The managing director of independently-owned asset consultant firm CPG Research and Advisory has lamented the recent launch of new structured products by investment banks.

"Sadly, in the past few weeks we have seen the launch of a handful of new equity structured products with some sort of capital guarantees attached," Simon Ibbetson said.

"It appears that after an extended manufacturing hiatus the proprietary desks are once again building and aggressively promoting structured products to advisers."

Ibbetson said his opinion of the products was influenced by the unfortunate experiences of CPG Advisory's council clients who had invested in collateralised debt obligations (CDO) products.
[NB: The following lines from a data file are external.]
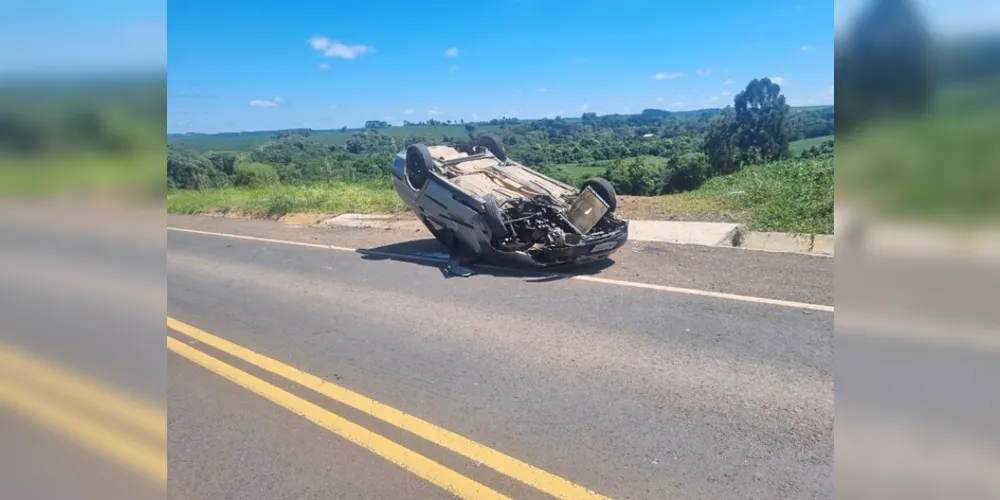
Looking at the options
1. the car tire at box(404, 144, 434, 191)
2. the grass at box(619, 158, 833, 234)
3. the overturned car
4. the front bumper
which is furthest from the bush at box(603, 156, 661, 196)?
the front bumper

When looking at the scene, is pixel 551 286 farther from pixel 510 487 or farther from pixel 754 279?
pixel 510 487

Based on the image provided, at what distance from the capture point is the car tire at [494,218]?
882 centimetres

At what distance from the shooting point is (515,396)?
4512 millimetres

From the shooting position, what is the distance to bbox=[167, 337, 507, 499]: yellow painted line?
3334 mm

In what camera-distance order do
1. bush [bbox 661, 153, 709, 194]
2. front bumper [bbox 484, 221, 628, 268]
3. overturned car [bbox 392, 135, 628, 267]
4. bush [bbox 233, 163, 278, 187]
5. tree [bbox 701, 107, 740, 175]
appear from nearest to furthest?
front bumper [bbox 484, 221, 628, 268] → overturned car [bbox 392, 135, 628, 267] → bush [bbox 661, 153, 709, 194] → tree [bbox 701, 107, 740, 175] → bush [bbox 233, 163, 278, 187]

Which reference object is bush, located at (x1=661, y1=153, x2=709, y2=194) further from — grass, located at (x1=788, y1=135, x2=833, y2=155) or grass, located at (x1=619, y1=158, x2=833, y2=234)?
grass, located at (x1=788, y1=135, x2=833, y2=155)

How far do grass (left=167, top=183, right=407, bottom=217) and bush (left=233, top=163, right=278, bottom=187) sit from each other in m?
0.36
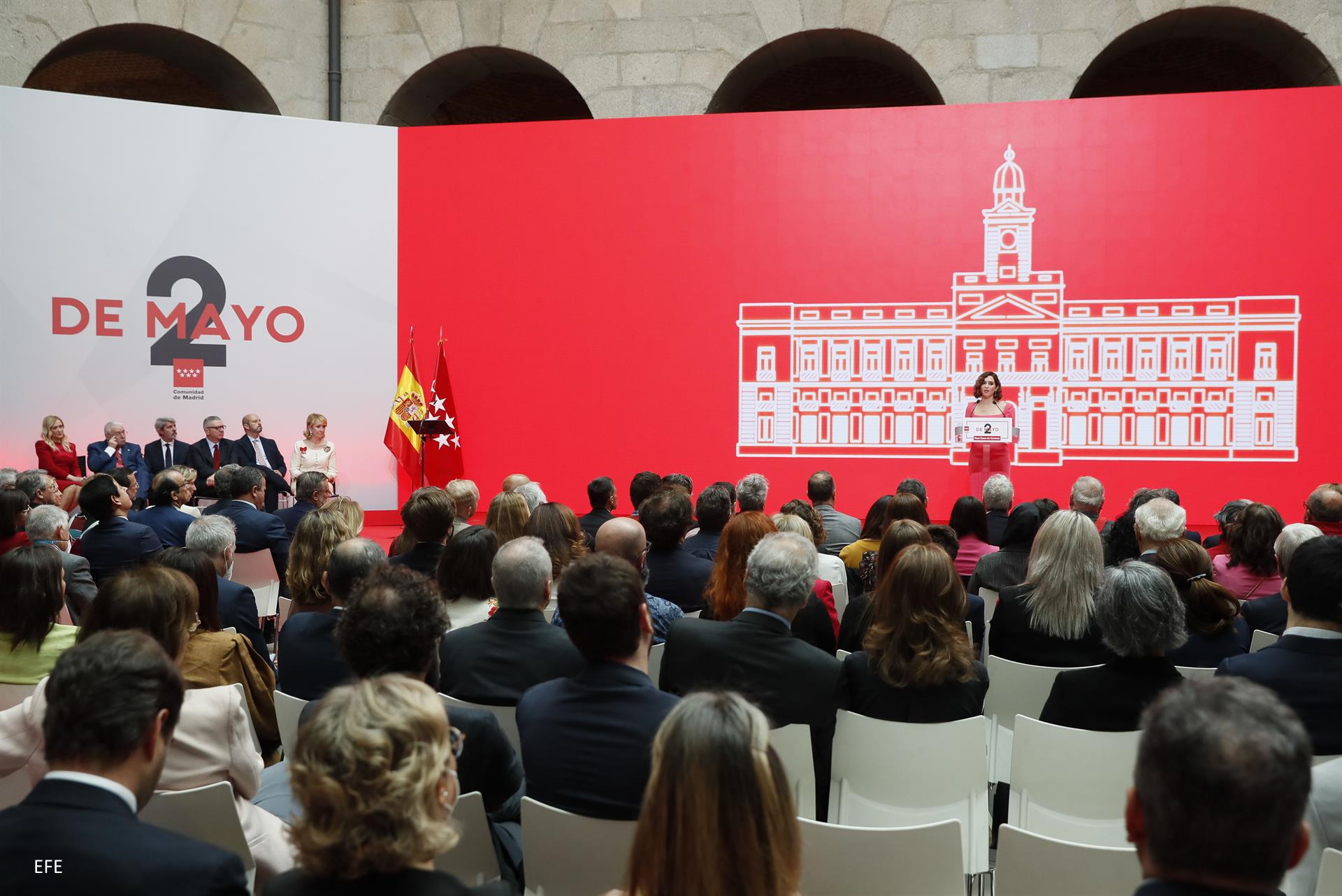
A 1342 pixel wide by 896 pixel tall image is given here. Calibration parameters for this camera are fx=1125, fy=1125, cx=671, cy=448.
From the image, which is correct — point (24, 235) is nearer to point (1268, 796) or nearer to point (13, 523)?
point (13, 523)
"We have about 80 council clients and about 20 of these had some exposure to CDOs, although in all cases we advised them against investing."

His concerns for the new products, which include products from some of the major investment banks, are the long lock-up periods and the emphasis on the capital guarantee.

Ibbetson questioned the need for the guarantee, as the markets have fallen by 45 per cent from their highs.

"They are going to charge a lot for the capital guarantee now because they can claim risk is higher, but of course the risk of falling from here is much lower."

"After all, the markets have already fallen around 45 per cent and even after the bounce of the past two months they are still down around 40 per cent from their highs."

Ibbetson also cautioned advisers that some of the guarantees being offered with these products are not hard guarantees but rather conditional guarantees.

He said he believed there were better alternatives available to investors than locking your money up for seven, 10 or 12 years.

"You can for example buy some equity assets cheaply now because they at distressed levels, and where the down side risk is minimal."